When we go to a movie, our emotional response is directly related to the music. The music swells, our anticipation grows, and our adrenaline rushes. The music ebbs, and we feel a calming sensation. This is very easy to convey in a linear medium, where the ending and the progression of events in a movie is predetermined; but how do we compose a soundtrack to a game if it can follow many paths and endings? An adaptive soundtrack that responds well to game events is one of the best ways to envelop the player in a game experience.
Audio Object Vocabulary
An audio object vocabulary is a method by which game objects (not necessarily just speaking ones) talk to each other and the player. The methods of communication vary from object to object and from context to context. There are three types of object interaction: direct, indirect, and environmental.
An object communicates directly as a cause of direct action on its part. When the ball hits the paddle in the old arcade game Pong, it makes a bleep. This is direct object interaction. Unfortunately, most games haven't explored far beyond this simplistic level of object interaction. Direct communication is important when you want to convey specific audio cues, such as a scream of pain when you shoot a monster, or the creak of a wooden rocker when you push back a rocking chair. In Monolith Production's Claw, I found it important that every character had something different to say when you interact with him or her (or it), even if it's in combat. For example, a melodramatic character, while dying, would say "I'm dying... I'm dying... I'm dying... I'm dead," with an animation to suit. A more primitive character would emit a squawk, and a more substantial enemy would yell out, "I curse you, Claw" as he falls to his death. When you hit a lounge-lizard-turned palace-guard-merman, he would say, deadpan, "Ouch that hurt quite a bit."
As always, a variety of audio cues are paramount in ensuring that a set of quotes doesn't become repetitive. From a programming standpoint, that may require a bit more intelligence to pick out the quotes. A buffer with an index to the most recently used quotes helps a lot because it shields the player from experiencing the same "random" set of sounds in rapid succession.
This is an indirect method of object interaction. That is, by causing something to happen in the game, something else responds sonically. A typical example of this is a "sighting" state for an enemy. When an enemy sees you, and his or her AI changes, a sonic cue that signifies that change may be appropriate. In Monolith's Blood, for example, cultists scream in a terrifying foreign language (created for the game drama) a series of epithets when they spot the player (Figure 2). In Claw, every enemy has something different to say in the "sighting" state. A female boss taunts Claw in a mildly suggestive manner when they come into contact. A goofy bear sailor exclaims "I don't like you" when he sees a player.

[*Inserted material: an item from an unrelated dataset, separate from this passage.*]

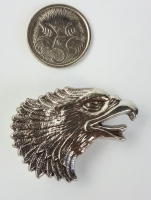 Eagle head Large Right 7783-01 - Click for more info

Other sonic cues may convey indirect object interaction. Your character may begin breathing heavily when he or she is tired (health is less than some coefficient). Your metal body suit emits a rubbing, squeaky noise that signifies rusting. In addition to sonic cues that help convey complex visual phenomena, certain characters within the game display behaviors that can be conveyed easily through sonic cues, even if they aren't represented visually. Indirect cues can be based on a number of different motivating factors, the rules of which can be determined at the game design stage. For example, in Blizzard's Warcraft II, clicking on an ax-throwing troll more than once causes it to respond with annoyance, even though no animation is being shown. This is highly effective character enhancement.
A character or object in the game may generate a system of audio cues on its own, irrespective of its communication to the player. This is purely a function of a character's existence in its environment. It may be busy chatting to itself or other characters. It may generate a sound or a series of sounds on its own. Our goofy bear sailor from Claw will comment on how hungry he is or where his pet rat might be when he's in an idle state (Figure 3). Depending on where he is in the game, Caleb (the character you play in Blood) may pick from a variety of different show tunes to sing while he's taking a break from the carnage. A thespian tiger from Claw recites different Shakespearean passages as he muses on his own omnipotence.
Environmental communication need not be comic, nor does it need to be vocal. A swishing blade and a humming motor sound signifies an industrial fan in Blood, while a phone may be ringing intermittently. A character may pass by an alien hive, with pods emitting a terrifying whine.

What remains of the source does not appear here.